-- TEXT SEGMENT --

Oxford: Centre for Brazilian Studies, University of Oxford, 2005
ISBN 0-9544070-4-0 (£20)
 

Apparent in any bibliography of the Irish in Latin America is the disproportionate number of works on the Irish in Argentina compared to the very meagre amount of research on Irish people in other Latin American countries. With the exception of some topics that continue to attract the attention of authors - such as the San Patricio battalion in Mexico and Eliza Lynch in Paraguay - an overwhelming number of books and articles are dedicated to the Irish on the Argentine pampas. [1] This is the first book ever to study British and Irish emigrants to Brazil and is, therefore, a valuable addition to the reference books and articles already published in this area.

Above and beyond its pioneering characteristics, Marshall’s book represents an important piece of research for which a wide array of primary sources was consulted in several archives in Brazil, England and the United States. In publishing English, Irish and Irish-American Pioneer Settlers, Marshall is adding a new title to his already prolific list: The English-Language Press in Latin America (London: Institute of Latin American Studies, University of London, 1996), Brazil in British and Irish Archives (Centre for Brazilian Studies, University of Oxford, 2002), and (as editor), English-Speaking Communities in Latin America (London: Macmillan, 2000).


A Chamberlain-family wedding gathering, Cêrro Azul, c. 1927
(Margarida Chamberlain), p. 209.

-- TASKS TO COMPLETE --
- 1) From the book review, reproduce the passage between "Above and beyond" and "(London: Macmillan, 2000).", inclusive.
- 2) Summarize the book review in two sentences.

-- DATA --

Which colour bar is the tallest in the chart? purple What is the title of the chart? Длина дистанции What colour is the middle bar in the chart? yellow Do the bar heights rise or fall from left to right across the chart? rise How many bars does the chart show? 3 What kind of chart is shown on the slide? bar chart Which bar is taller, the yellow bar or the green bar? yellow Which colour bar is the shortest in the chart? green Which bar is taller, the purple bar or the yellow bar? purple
* * *
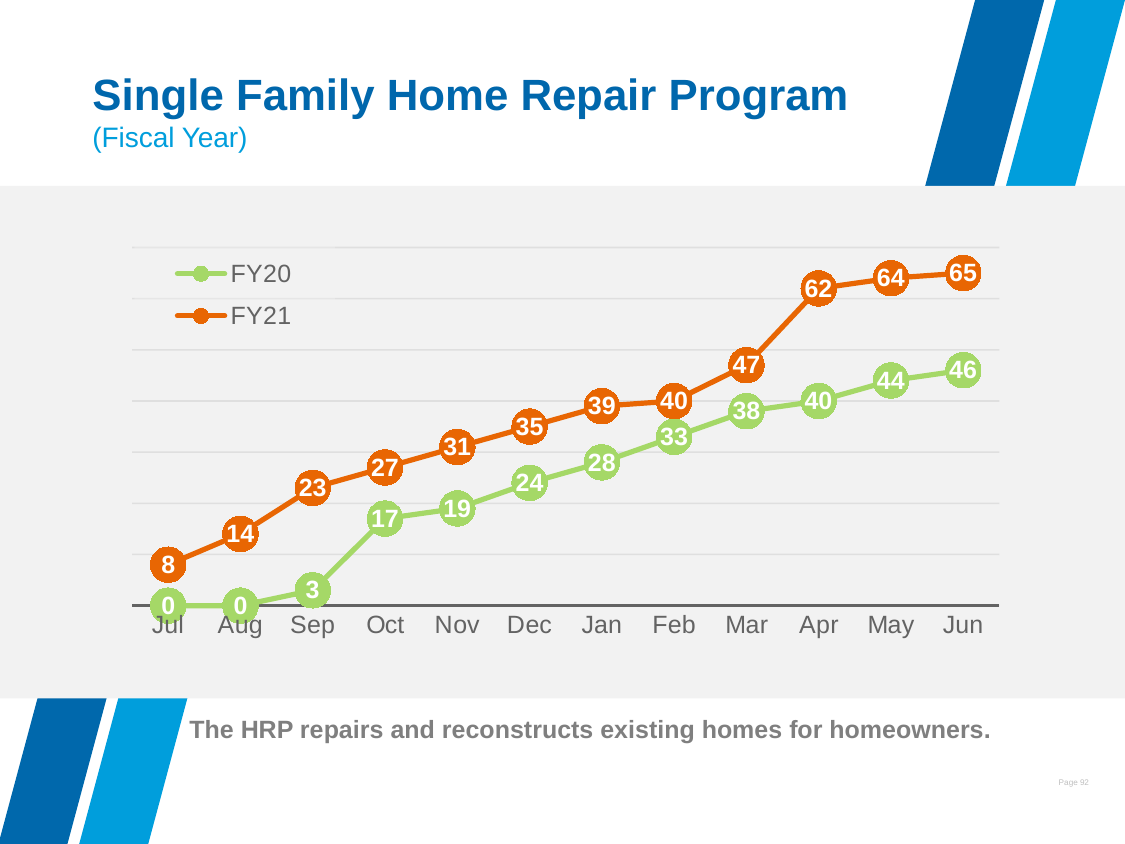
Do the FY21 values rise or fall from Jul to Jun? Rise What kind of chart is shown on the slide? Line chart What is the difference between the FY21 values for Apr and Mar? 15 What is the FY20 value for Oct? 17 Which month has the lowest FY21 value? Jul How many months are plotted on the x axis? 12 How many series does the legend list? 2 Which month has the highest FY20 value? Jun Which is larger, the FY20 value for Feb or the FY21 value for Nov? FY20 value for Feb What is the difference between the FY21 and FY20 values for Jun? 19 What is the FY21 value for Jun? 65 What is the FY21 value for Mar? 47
...
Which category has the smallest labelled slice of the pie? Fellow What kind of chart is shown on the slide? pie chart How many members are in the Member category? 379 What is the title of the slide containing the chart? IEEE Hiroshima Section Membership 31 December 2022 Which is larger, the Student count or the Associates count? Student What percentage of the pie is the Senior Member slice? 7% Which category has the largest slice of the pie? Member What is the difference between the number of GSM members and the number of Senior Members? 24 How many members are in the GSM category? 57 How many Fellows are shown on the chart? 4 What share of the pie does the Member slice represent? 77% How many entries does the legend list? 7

-- PER-TASK OUTPUTS --
- 1)
Above and beyond its pioneering characteristics, Marshall’s book represents an important piece of research for which a wide array of primary sources was consulted in several archives in Brazil, England and the United States. In publishing English, Irish and Irish-American Pioneer Settlers, Marshall is adding a new title to his already prolific list: The English-Language Press in Latin America (London: Institute of Latin American Studies, University of London, 1996), Brazil in British and Irish Archives (Centre for Brazilian Studies, University of Oxford, 2002), and (as editor), English-Speaking Communities in Latin America (London: Macmillan, 2000).

- 2) Writing on the Irish in Latin America concentrates overwhelmingly on Argentina, and Marshall's book is the first ever to study British and Irish emigrants to Brazil. It draws on primary sources from archives in Brazil, England and the United States and joins Marshall's earlier works on the English-language press, English-speaking communities in Latin America, and Brazil in British and Irish archives.